Extract, from the records beneath this instruction, each line that contains the word "burst".

Stored data:
====
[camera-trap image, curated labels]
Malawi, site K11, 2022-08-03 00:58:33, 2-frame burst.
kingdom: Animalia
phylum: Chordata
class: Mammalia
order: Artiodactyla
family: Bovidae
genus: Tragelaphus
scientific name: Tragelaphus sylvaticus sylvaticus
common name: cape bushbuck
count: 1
====
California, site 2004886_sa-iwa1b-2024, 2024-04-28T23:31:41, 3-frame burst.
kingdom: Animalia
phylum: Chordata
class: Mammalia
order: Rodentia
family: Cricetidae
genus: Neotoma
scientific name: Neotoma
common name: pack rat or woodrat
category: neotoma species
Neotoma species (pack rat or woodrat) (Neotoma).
====
▶ _RESULT_
Malawi, site K11, 2022-08-03 00:58:33, 2-frame burst.
California, site 2004886_sa-iwa1b-2024, 2024-04-28T23:31:41, 3-frame burst.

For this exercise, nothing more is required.